A défaut de nouveau règlement, Bruxelles a proposé une série d'orientations visant à faire appliquer la réglementation existante. Ces pratiques sont en effet déjà interdites. Le guide de la Commission européenne rappelle que les autorités nationales peuvent s'appuyer sur le règlement Inco, qui demande qu'une information suffisante et valide soit pourvue aux consommateurs, et sur la directive sur les pratiques commerciales déloyales, qui interdit de marketer de manière identique deux produits différents.

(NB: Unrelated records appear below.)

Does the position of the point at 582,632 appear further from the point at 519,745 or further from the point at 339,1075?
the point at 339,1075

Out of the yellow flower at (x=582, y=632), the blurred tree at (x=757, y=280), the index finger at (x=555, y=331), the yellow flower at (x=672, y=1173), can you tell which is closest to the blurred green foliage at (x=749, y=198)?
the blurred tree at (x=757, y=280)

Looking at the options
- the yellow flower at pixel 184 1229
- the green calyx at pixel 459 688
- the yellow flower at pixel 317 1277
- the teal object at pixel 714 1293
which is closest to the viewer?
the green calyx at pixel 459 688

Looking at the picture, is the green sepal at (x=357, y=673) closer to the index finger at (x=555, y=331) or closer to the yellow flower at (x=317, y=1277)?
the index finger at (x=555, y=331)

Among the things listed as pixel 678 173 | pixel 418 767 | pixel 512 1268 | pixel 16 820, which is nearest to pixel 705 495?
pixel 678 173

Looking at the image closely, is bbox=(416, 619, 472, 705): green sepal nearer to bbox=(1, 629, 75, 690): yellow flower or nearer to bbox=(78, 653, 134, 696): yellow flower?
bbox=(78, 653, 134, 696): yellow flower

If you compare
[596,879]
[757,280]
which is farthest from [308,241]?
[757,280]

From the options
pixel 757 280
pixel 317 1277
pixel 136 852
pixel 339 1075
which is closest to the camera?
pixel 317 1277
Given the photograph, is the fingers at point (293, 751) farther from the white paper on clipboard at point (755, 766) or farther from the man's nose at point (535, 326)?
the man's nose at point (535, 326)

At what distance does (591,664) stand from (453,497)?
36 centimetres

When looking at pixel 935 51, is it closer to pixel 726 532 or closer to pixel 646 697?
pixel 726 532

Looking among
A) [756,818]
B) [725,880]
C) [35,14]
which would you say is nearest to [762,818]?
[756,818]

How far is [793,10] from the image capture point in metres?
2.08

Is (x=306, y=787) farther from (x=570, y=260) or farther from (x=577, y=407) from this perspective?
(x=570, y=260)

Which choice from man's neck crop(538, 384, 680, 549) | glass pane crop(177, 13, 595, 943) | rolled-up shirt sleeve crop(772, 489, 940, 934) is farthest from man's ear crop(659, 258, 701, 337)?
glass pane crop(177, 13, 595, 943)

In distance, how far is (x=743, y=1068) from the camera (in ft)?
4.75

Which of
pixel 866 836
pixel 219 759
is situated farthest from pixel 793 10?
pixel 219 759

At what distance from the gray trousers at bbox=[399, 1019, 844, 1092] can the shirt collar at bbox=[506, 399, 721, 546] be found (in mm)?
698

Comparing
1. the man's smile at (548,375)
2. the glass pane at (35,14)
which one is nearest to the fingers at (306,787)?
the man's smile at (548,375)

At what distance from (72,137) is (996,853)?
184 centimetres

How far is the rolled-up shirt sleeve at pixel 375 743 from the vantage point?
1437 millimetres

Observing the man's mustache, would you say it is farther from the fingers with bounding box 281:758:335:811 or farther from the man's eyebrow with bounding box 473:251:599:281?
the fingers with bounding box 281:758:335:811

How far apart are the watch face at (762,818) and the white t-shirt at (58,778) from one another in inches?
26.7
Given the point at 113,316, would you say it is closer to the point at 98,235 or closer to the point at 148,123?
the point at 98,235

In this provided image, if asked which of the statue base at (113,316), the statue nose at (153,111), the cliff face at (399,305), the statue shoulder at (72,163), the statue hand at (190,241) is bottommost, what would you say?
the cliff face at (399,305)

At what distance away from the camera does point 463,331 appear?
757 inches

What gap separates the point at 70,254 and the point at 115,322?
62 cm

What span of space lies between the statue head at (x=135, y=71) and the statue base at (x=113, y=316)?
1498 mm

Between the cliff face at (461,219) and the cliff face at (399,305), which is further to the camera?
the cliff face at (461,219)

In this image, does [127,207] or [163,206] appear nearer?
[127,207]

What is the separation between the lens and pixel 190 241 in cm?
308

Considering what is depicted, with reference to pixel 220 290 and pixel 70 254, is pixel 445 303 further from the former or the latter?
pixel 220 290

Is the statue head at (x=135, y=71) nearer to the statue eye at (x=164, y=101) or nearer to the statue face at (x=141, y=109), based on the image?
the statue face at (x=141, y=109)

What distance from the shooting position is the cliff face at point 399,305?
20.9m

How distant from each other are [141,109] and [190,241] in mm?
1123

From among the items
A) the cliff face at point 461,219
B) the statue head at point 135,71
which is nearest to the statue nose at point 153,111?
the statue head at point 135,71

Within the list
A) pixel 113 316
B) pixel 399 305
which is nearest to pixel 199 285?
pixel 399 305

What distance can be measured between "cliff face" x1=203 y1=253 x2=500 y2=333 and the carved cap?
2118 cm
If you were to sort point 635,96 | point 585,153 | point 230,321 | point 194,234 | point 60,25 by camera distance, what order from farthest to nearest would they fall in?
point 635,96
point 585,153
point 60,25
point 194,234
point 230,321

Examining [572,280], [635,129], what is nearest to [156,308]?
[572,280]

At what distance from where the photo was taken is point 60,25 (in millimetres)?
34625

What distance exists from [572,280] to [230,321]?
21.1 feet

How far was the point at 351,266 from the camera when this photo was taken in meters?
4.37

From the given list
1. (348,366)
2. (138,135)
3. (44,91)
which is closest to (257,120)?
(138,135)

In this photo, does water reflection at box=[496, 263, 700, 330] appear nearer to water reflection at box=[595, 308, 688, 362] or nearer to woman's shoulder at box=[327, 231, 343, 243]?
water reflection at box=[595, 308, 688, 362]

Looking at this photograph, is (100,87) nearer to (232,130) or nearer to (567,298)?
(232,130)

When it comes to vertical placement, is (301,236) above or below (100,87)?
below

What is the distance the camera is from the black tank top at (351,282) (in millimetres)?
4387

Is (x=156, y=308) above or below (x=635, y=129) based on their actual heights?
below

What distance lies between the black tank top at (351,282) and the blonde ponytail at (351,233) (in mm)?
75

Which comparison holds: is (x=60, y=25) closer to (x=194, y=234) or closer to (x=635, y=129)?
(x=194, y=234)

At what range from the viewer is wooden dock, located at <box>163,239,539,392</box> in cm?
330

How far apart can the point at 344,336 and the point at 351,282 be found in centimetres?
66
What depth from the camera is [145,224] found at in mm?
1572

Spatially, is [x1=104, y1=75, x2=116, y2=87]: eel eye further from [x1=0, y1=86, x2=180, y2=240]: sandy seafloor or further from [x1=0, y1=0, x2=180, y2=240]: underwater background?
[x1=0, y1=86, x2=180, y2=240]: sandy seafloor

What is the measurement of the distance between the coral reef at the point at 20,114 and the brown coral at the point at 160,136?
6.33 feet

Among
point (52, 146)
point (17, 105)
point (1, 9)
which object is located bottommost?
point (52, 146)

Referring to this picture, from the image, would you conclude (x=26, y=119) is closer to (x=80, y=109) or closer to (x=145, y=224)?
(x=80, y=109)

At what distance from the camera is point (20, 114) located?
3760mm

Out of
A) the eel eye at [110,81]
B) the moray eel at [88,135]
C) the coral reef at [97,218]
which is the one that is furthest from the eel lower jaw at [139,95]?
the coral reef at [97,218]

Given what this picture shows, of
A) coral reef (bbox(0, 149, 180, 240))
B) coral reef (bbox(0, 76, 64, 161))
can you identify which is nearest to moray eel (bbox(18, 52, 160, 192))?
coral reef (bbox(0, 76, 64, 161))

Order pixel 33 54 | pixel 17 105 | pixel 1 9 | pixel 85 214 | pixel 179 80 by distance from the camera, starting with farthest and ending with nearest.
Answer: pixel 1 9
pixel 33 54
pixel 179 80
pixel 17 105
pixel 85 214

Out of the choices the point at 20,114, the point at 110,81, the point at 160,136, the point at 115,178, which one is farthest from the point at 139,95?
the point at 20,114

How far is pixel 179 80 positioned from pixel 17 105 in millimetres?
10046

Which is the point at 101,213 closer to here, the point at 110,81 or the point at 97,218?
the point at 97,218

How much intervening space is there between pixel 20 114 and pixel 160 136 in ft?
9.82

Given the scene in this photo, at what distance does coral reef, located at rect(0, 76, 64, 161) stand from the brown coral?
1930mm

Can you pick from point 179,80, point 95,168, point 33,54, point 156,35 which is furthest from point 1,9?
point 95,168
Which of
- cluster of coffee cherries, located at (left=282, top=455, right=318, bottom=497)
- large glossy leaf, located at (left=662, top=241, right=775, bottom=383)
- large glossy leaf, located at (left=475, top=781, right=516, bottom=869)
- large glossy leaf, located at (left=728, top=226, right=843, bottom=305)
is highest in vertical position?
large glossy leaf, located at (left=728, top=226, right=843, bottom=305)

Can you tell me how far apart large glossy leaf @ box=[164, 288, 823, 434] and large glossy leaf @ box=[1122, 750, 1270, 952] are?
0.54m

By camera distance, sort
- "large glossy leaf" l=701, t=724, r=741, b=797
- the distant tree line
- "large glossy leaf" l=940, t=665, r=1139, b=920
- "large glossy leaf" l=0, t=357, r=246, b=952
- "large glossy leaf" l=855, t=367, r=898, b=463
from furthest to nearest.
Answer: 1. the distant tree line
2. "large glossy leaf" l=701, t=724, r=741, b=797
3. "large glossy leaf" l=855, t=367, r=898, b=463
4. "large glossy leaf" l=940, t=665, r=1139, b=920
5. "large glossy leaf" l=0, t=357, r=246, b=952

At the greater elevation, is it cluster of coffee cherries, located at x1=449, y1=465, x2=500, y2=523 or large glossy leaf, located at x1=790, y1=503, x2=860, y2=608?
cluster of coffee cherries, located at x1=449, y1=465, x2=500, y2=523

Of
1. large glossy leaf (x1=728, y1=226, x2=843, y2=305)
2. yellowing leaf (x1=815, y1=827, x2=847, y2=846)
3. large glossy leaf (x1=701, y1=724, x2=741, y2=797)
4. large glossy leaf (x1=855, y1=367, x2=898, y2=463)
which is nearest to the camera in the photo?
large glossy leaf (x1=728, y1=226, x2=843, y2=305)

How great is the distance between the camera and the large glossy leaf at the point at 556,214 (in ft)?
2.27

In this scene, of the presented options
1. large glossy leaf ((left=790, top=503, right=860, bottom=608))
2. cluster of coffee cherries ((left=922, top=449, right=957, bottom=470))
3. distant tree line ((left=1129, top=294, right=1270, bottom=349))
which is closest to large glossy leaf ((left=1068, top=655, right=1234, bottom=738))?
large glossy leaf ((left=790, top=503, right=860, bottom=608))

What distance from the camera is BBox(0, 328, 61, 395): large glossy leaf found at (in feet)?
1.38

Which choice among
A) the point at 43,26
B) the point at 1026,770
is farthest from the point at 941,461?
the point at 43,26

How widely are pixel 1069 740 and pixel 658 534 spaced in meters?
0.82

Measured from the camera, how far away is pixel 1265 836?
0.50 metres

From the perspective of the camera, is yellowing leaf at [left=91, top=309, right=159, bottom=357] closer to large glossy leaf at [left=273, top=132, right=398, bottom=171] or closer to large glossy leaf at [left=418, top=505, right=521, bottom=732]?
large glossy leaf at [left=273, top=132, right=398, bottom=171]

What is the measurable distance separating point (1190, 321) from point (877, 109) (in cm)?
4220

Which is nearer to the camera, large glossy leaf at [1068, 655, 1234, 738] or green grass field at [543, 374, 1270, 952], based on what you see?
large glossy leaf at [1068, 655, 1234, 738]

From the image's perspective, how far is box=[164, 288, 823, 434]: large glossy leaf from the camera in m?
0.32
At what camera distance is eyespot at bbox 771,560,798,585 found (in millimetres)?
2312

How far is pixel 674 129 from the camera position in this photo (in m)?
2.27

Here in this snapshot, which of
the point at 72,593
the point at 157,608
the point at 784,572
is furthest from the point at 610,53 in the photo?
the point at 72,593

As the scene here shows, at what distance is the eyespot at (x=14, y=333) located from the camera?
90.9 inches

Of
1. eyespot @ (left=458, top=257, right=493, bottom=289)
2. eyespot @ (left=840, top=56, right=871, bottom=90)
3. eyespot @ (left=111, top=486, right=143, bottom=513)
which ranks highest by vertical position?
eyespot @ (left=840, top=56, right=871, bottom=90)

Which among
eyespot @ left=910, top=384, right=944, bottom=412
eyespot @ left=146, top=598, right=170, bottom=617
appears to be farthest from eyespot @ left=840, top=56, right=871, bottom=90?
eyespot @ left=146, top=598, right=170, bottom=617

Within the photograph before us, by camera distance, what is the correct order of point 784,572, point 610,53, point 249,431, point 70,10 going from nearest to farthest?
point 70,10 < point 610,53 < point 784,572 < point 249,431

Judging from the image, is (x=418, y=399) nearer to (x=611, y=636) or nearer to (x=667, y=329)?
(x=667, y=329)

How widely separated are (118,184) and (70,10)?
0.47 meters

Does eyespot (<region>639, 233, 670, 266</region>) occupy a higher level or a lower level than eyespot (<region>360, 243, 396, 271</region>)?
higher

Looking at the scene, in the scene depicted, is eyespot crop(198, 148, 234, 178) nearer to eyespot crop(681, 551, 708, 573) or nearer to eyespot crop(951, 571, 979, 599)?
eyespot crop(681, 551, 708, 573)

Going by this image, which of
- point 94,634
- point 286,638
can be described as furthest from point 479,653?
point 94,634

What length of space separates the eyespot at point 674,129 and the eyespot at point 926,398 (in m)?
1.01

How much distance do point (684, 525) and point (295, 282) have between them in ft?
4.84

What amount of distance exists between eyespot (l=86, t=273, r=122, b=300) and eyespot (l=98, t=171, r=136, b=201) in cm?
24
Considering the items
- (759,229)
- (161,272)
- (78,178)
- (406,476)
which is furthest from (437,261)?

Une méthodologie pour les tests comparatifs

En complément des guidelines (cliquez ici pour les consulter), la Commission a injecté un million d’euros dans l'élaboration d’une méthode harmonisée visant à améliorer les tests comparatifs, de manière à ce que les Etats membres puissent s'appuyer sur des preuves objectives. Un autre programme vise à financer le travail de collecte de preuves et de mise en œuvre d'actions coercitives.

En parallèle, les industriels ont annoncé qu'un code de bonnes pratiques sera publié cet automne.